# EXERCISE PROMPT
Reproduce the data below verbatim from the line containing "Which one is higher" through its final line, and produce nothing more.

# Rows of spatial question data
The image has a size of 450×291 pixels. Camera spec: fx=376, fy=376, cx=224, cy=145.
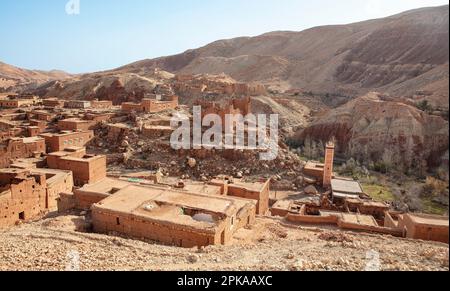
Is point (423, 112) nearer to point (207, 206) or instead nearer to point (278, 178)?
point (278, 178)

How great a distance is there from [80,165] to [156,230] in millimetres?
8424

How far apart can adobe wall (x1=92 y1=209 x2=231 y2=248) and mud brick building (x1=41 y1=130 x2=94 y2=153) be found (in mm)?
11941

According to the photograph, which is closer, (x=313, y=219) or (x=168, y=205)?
(x=168, y=205)

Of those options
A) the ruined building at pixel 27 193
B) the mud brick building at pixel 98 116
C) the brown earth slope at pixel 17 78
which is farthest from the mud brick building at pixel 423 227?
the brown earth slope at pixel 17 78

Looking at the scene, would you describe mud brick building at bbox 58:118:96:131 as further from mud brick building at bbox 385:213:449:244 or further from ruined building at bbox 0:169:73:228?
mud brick building at bbox 385:213:449:244

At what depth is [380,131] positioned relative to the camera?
33.0 m

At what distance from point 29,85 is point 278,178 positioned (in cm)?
6148

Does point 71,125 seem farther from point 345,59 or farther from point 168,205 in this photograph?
point 345,59

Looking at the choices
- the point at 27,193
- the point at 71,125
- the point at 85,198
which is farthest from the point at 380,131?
the point at 27,193

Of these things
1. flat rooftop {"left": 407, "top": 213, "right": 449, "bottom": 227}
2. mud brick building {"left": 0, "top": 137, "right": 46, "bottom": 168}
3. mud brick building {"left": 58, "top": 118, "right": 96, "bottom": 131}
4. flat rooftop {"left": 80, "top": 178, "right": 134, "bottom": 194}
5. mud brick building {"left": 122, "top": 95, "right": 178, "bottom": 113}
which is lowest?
flat rooftop {"left": 407, "top": 213, "right": 449, "bottom": 227}

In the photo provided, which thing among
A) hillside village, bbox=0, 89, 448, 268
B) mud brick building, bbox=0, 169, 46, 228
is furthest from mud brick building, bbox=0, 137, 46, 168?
mud brick building, bbox=0, 169, 46, 228

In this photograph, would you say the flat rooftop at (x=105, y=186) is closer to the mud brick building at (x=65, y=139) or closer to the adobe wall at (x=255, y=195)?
the adobe wall at (x=255, y=195)

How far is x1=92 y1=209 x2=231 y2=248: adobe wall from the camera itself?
10047 millimetres

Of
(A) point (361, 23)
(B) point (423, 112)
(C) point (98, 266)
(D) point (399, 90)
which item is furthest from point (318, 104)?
(A) point (361, 23)
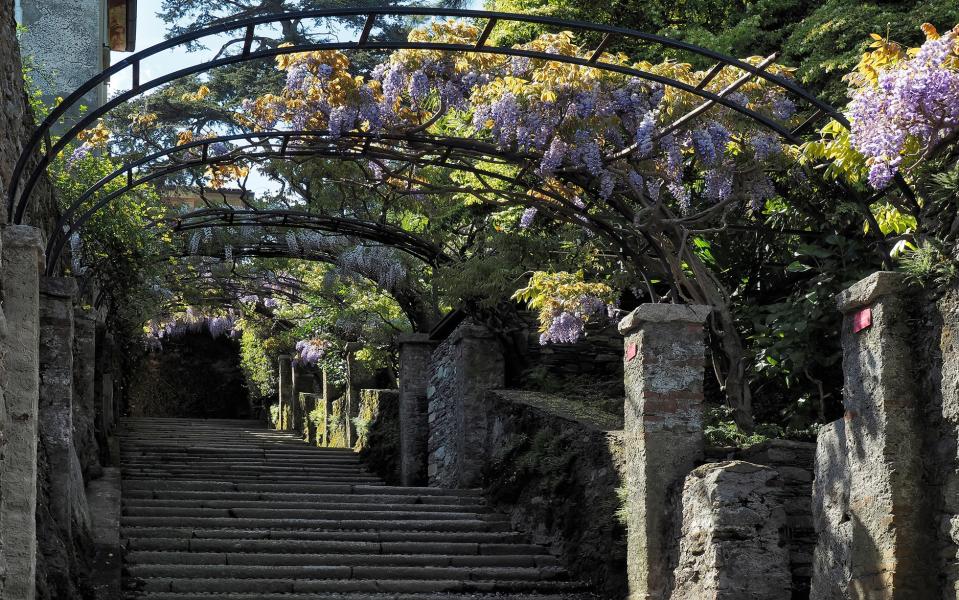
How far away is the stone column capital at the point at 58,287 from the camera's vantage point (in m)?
6.76

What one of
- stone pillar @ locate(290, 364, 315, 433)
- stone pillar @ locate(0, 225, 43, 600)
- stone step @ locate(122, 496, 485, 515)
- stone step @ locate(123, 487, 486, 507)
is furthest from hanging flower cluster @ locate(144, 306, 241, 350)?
stone pillar @ locate(0, 225, 43, 600)

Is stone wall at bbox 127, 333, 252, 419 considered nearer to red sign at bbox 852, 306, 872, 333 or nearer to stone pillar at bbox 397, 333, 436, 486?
stone pillar at bbox 397, 333, 436, 486

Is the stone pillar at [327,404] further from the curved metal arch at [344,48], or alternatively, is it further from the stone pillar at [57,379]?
the curved metal arch at [344,48]

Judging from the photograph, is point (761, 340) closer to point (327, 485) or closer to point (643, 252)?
point (643, 252)

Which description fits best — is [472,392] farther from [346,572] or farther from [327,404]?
[327,404]

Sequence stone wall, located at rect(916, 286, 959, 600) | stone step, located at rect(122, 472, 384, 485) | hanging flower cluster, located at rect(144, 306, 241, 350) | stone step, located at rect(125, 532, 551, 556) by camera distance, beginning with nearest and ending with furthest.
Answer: stone wall, located at rect(916, 286, 959, 600), stone step, located at rect(125, 532, 551, 556), stone step, located at rect(122, 472, 384, 485), hanging flower cluster, located at rect(144, 306, 241, 350)

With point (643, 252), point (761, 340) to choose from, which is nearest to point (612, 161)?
point (643, 252)

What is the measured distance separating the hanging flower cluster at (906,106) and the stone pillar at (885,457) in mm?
504

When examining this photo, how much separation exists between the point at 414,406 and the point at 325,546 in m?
4.61

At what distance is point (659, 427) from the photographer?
6469 mm

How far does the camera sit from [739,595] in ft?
18.3

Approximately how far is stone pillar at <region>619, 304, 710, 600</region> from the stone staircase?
108 cm

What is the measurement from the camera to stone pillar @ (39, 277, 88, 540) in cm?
676

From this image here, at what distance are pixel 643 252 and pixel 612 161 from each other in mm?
947
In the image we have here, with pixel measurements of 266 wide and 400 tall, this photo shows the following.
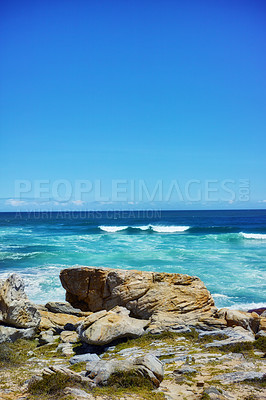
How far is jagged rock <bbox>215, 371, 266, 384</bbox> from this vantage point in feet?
21.0

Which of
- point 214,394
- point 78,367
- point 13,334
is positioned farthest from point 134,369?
point 13,334

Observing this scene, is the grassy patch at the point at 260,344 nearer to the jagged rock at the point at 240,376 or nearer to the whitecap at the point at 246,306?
the jagged rock at the point at 240,376

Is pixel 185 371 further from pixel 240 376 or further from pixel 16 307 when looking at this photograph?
pixel 16 307

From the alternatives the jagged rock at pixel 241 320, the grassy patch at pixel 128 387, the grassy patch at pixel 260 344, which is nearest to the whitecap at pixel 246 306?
the jagged rock at pixel 241 320

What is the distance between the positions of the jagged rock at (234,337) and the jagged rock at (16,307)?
558cm

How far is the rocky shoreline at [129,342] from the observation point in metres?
6.17

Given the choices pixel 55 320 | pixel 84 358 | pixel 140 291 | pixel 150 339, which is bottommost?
pixel 55 320

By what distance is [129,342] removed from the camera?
9062mm

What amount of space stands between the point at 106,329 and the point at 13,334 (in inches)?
128

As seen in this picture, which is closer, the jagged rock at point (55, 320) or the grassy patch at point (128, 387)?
the grassy patch at point (128, 387)

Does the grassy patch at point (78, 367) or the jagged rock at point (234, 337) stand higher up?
the grassy patch at point (78, 367)

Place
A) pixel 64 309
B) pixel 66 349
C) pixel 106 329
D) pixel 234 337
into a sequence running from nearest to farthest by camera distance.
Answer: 1. pixel 106 329
2. pixel 66 349
3. pixel 234 337
4. pixel 64 309

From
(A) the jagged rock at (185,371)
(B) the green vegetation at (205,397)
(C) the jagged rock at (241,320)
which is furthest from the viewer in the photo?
(C) the jagged rock at (241,320)

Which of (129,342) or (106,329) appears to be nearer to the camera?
(106,329)
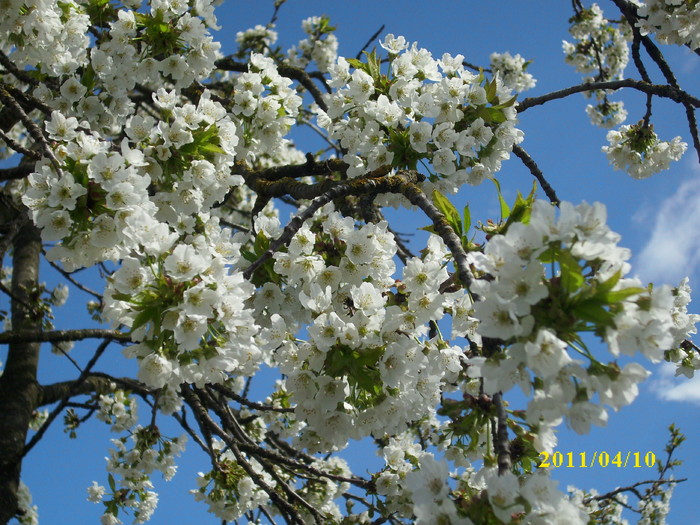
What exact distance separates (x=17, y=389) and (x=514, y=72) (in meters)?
7.68

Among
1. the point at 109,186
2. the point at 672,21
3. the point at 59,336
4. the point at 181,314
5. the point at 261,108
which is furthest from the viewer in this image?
the point at 59,336

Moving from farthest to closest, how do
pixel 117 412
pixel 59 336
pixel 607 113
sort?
pixel 607 113 → pixel 117 412 → pixel 59 336

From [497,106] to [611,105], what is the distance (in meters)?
5.20

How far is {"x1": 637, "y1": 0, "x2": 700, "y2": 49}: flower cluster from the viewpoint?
3756mm

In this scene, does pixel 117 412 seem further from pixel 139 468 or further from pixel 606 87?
pixel 606 87

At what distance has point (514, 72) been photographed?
8133mm

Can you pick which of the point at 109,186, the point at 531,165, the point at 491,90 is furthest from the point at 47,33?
the point at 531,165

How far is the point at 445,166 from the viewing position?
9.73 ft

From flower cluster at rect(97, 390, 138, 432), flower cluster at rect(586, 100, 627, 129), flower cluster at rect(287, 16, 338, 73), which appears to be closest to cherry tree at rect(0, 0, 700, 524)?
flower cluster at rect(97, 390, 138, 432)

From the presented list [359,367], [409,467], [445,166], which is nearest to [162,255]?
[359,367]

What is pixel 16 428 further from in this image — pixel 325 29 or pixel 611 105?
pixel 611 105

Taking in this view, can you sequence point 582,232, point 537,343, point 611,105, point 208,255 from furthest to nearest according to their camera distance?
1. point 611,105
2. point 208,255
3. point 582,232
4. point 537,343

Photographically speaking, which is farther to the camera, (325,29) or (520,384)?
(325,29)

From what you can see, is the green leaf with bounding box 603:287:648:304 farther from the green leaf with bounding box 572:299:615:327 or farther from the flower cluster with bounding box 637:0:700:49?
the flower cluster with bounding box 637:0:700:49
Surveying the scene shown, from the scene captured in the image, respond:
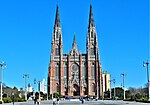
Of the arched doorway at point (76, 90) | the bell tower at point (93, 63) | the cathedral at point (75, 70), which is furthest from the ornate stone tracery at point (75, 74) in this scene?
the bell tower at point (93, 63)

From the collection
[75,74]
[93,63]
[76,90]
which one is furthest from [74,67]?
[76,90]

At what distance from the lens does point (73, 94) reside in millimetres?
142250

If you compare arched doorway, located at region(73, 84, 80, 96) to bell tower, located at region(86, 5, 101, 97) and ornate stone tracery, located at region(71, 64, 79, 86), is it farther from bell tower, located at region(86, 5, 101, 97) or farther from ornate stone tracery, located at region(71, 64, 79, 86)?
bell tower, located at region(86, 5, 101, 97)

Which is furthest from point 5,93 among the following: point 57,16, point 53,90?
point 57,16

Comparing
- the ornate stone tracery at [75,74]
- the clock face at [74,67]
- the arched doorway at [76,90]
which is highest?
the clock face at [74,67]

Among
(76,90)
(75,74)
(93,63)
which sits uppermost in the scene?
(93,63)

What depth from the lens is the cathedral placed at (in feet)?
457

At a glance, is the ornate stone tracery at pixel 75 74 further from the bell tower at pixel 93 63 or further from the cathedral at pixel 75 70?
the bell tower at pixel 93 63

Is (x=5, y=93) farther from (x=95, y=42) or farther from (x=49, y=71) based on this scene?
(x=95, y=42)

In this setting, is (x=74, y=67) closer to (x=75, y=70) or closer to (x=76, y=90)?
(x=75, y=70)

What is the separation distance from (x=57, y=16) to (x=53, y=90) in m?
29.6

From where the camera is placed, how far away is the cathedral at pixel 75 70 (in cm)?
13939

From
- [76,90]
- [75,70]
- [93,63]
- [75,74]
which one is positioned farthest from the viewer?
[75,70]

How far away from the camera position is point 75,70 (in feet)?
470
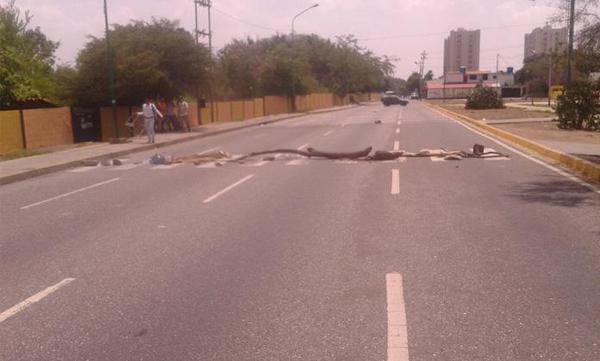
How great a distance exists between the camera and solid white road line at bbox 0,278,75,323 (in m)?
5.21

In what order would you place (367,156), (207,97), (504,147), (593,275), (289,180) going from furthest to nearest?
1. (207,97)
2. (504,147)
3. (367,156)
4. (289,180)
5. (593,275)

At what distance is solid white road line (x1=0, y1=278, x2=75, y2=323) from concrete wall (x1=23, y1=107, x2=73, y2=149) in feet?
63.1

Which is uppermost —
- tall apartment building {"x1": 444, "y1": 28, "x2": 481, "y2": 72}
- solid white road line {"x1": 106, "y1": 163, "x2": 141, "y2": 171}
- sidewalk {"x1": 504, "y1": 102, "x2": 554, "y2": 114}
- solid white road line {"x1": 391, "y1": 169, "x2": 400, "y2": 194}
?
tall apartment building {"x1": 444, "y1": 28, "x2": 481, "y2": 72}

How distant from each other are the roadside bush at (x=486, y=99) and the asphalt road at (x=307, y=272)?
1602 inches

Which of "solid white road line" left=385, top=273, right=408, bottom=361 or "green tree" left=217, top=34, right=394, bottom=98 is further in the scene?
"green tree" left=217, top=34, right=394, bottom=98

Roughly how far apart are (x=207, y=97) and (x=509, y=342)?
114ft

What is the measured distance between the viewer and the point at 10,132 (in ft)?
73.5

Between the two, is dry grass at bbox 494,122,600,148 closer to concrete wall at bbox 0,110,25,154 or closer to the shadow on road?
the shadow on road

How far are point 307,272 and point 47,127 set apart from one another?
70.5ft

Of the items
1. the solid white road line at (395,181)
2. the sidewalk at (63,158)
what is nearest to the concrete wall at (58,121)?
the sidewalk at (63,158)

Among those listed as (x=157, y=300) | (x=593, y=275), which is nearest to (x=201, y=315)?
(x=157, y=300)

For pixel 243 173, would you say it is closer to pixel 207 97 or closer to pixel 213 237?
pixel 213 237

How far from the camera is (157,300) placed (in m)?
5.43

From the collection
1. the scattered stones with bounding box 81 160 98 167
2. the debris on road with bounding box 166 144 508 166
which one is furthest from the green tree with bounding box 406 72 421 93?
the scattered stones with bounding box 81 160 98 167
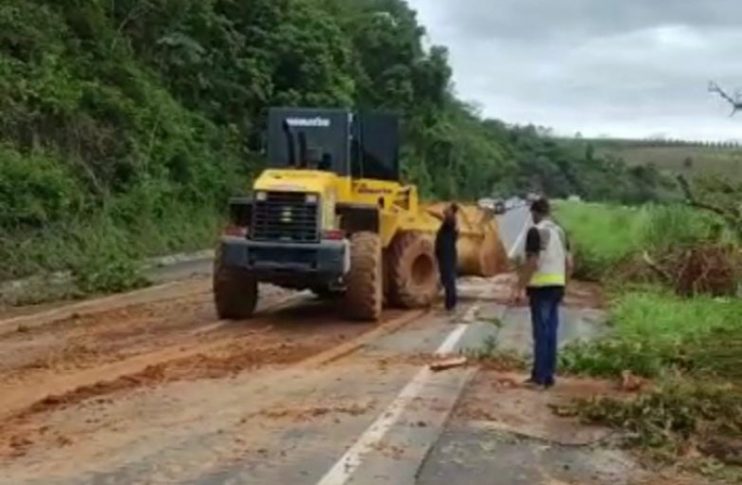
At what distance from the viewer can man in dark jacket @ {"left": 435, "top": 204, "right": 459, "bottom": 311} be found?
2233 cm

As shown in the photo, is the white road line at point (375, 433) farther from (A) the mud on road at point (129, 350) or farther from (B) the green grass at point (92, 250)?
(B) the green grass at point (92, 250)

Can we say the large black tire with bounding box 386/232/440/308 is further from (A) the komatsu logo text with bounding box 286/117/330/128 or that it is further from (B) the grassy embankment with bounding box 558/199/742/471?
(B) the grassy embankment with bounding box 558/199/742/471

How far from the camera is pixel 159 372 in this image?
545 inches

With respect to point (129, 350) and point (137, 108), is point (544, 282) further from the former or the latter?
point (137, 108)

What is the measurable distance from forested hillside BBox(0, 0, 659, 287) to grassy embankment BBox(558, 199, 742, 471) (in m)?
10.8

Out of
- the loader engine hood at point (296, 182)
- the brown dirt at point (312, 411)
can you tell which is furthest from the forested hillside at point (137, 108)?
the brown dirt at point (312, 411)

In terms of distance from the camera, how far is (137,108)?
3822 cm

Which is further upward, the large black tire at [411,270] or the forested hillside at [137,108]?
the forested hillside at [137,108]

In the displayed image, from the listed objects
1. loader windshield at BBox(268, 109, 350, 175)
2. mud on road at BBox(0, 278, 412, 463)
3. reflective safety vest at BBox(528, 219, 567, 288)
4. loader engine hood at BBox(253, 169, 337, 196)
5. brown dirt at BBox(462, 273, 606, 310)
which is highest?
loader windshield at BBox(268, 109, 350, 175)

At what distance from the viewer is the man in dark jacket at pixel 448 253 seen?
22328mm

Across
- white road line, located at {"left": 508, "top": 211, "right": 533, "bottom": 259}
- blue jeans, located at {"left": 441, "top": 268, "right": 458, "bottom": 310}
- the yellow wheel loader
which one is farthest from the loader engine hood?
blue jeans, located at {"left": 441, "top": 268, "right": 458, "bottom": 310}

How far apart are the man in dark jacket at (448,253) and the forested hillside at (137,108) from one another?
6.76 m

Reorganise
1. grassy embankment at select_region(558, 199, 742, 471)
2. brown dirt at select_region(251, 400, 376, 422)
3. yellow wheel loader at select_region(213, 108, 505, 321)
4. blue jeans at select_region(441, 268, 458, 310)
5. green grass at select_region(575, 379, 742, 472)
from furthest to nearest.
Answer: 1. blue jeans at select_region(441, 268, 458, 310)
2. yellow wheel loader at select_region(213, 108, 505, 321)
3. brown dirt at select_region(251, 400, 376, 422)
4. grassy embankment at select_region(558, 199, 742, 471)
5. green grass at select_region(575, 379, 742, 472)

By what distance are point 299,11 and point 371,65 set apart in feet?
73.1
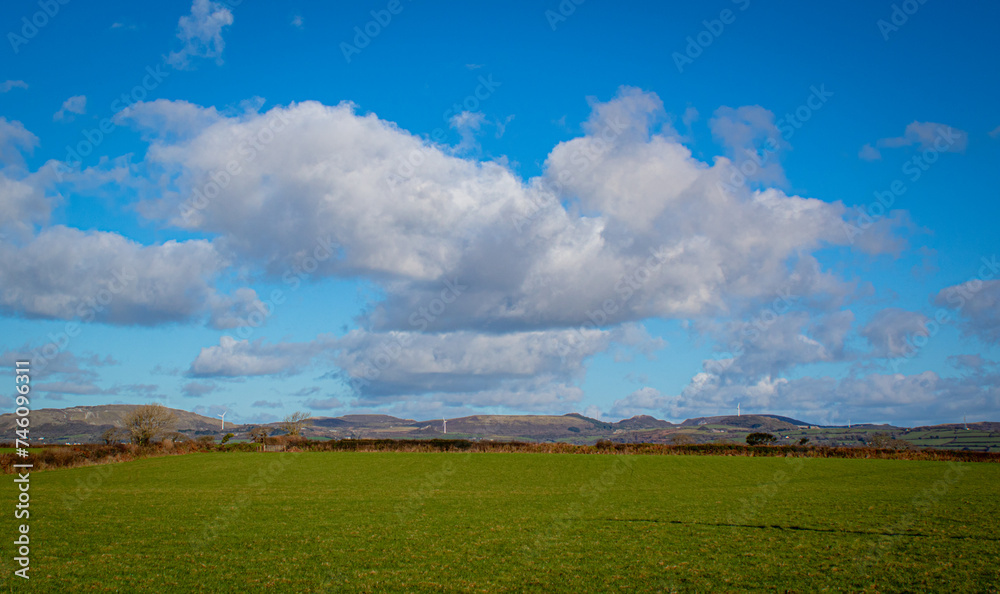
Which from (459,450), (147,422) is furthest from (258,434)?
(459,450)

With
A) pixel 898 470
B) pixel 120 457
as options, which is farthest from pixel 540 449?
pixel 120 457

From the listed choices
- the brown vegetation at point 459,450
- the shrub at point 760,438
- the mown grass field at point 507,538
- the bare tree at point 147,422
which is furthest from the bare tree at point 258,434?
the shrub at point 760,438

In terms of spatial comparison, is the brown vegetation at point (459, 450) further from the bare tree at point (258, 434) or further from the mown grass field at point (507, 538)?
the mown grass field at point (507, 538)

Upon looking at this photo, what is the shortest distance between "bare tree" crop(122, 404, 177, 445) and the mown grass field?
51075 millimetres

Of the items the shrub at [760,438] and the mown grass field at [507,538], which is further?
the shrub at [760,438]

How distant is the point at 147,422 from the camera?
86125mm

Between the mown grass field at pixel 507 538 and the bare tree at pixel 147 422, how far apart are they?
51.1 metres

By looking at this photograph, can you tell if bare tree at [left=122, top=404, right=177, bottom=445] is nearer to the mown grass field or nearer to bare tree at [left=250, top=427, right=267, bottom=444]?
bare tree at [left=250, top=427, right=267, bottom=444]

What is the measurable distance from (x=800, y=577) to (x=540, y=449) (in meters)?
66.9

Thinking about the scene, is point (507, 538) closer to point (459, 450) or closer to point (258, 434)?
point (459, 450)

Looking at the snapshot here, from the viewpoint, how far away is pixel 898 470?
5291 cm

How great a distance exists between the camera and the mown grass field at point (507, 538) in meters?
12.7

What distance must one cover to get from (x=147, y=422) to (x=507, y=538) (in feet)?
279

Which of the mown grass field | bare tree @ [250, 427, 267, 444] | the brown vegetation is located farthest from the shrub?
bare tree @ [250, 427, 267, 444]
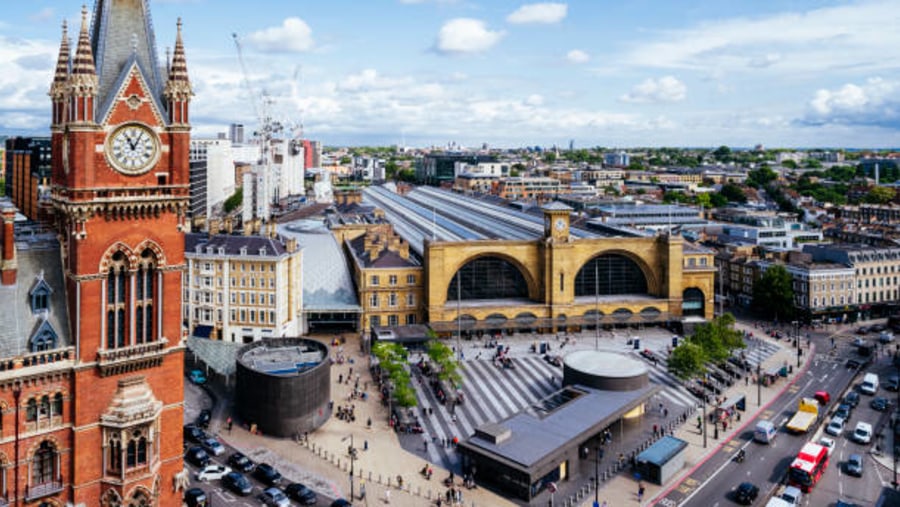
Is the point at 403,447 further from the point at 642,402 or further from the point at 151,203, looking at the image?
the point at 151,203

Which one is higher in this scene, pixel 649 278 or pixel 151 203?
pixel 151 203

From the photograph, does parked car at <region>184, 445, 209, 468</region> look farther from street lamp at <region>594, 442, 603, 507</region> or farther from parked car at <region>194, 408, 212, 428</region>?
street lamp at <region>594, 442, 603, 507</region>

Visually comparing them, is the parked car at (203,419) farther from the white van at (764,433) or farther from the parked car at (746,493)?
the white van at (764,433)

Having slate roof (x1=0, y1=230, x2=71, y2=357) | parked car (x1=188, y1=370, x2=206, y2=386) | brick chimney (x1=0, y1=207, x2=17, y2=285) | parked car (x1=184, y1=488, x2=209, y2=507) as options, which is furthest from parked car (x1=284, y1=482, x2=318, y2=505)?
parked car (x1=188, y1=370, x2=206, y2=386)

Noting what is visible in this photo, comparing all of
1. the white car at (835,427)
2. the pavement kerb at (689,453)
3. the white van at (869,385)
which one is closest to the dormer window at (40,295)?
the pavement kerb at (689,453)

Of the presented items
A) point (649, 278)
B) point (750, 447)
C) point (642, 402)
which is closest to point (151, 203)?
point (642, 402)

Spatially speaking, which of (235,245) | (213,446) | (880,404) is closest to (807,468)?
(880,404)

# RESULT FOR THIS TASK
Which one is higher in this scene, pixel 649 278 or pixel 151 203?
pixel 151 203

From the photograph, does parked car at <region>184, 445, 209, 468</region> look farther from street lamp at <region>594, 442, 603, 507</region> or farther from parked car at <region>194, 408, 212, 428</region>?
street lamp at <region>594, 442, 603, 507</region>

Visually comparing them, is the parked car at (203,419) farther from the white van at (764,433) or farther from the parked car at (746,493)?
the white van at (764,433)

Having slate roof (x1=0, y1=230, x2=71, y2=357) | parked car (x1=188, y1=370, x2=206, y2=386) | brick chimney (x1=0, y1=207, x2=17, y2=285) | parked car (x1=184, y1=488, x2=209, y2=507) as options, which is furthest from parked car (x1=284, y1=482, x2=318, y2=505)?
parked car (x1=188, y1=370, x2=206, y2=386)

Noting what is visible in this photo, comparing all of
1. the white car at (835,427)
2. the pavement kerb at (689,453)
3. the white van at (869,385)
which one is closest to the dormer window at (40,295)?
the pavement kerb at (689,453)

Of the presented items
A) point (649, 278)
B) point (750, 447)
C) point (642, 402)
which is closest to point (151, 203)?
point (642, 402)

Spatially speaking, which of (235,245) | (213,446) | (880,404) is closest to (807,468)?
(880,404)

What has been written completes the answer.